Peach leaf curl is prevalent this spring. The fungal pathogen, Taphrina deformans, causes leaf puckering and unusual coloration, with bright red, yellow, lime green, or a combination of all three colors on one leaf. Infection occurs at bud swell and bud break, when spores, overwintering on twigs and buds, infect emerging leaves. The distortion of leaves inhibits photosynthesis and early defoliation occurs, all of which affects the tree’s ability to produce peaches. If infection is severe and occurs over several growing seasons, the disease weakens the tree.
Cool, wet springs are highly conducive to the development of peach leaf curl on peaches and nectarines.
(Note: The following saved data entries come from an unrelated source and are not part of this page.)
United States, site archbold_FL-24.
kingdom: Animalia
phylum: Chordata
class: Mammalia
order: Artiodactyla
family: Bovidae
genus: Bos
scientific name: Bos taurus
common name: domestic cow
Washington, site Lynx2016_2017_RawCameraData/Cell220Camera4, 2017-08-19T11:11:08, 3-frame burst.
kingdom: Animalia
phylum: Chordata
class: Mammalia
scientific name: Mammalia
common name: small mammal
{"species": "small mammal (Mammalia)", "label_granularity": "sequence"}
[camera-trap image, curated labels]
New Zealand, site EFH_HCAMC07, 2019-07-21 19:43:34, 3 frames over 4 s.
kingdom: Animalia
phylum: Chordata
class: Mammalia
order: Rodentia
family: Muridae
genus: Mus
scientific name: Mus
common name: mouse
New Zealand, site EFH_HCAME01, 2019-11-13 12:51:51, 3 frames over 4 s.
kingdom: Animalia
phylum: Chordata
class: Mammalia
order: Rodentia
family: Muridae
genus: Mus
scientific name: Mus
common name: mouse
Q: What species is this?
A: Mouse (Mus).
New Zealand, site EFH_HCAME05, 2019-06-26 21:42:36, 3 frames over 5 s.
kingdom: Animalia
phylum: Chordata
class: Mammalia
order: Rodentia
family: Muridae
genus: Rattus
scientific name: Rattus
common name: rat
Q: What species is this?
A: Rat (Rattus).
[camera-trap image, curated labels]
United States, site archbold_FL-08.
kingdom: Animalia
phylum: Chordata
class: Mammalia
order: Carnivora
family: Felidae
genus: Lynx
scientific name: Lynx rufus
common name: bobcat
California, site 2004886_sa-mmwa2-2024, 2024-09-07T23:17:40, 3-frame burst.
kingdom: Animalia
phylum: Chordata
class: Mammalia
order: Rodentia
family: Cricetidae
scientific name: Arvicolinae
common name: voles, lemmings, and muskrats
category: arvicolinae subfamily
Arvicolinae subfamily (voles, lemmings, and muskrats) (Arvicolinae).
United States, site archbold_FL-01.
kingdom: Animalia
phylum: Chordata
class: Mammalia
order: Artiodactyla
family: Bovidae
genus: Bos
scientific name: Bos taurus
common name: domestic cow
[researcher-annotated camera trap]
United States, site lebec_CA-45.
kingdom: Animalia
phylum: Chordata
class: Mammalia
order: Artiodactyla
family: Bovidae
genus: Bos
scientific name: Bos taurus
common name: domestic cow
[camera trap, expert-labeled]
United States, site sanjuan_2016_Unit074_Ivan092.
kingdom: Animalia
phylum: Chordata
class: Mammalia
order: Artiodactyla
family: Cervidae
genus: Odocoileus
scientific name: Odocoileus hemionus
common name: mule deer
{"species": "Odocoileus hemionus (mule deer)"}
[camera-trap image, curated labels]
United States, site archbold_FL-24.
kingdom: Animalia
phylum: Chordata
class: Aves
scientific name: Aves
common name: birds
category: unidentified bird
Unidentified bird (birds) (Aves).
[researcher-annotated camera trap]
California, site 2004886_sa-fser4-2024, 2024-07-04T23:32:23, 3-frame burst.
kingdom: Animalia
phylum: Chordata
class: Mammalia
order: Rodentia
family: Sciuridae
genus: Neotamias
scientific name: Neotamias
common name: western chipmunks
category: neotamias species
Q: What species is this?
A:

While the disease tends not to infect the fruits, fungal infection of the fruit is possible when temperatures and precipitation levels continue to favor the pathogen. As the disease matures, leaves become thickened and covered in powdery spores. Affected leaves may drop from the tree or continue to hang on branches.
Once the fungus is present on leaves, fungicide applications do not provide much in the way of protection or control. The key to keeping disease incidence low is to target overwintering spores. Dormant oil is a heavy, viscous oil that works by suffocating fungal spores on twigs and buds. Applications are best applied twice, once in late November and the second in late March when temperatures are above freezing. Other fungicide options include chlorothalonil and copper-containing fungicides.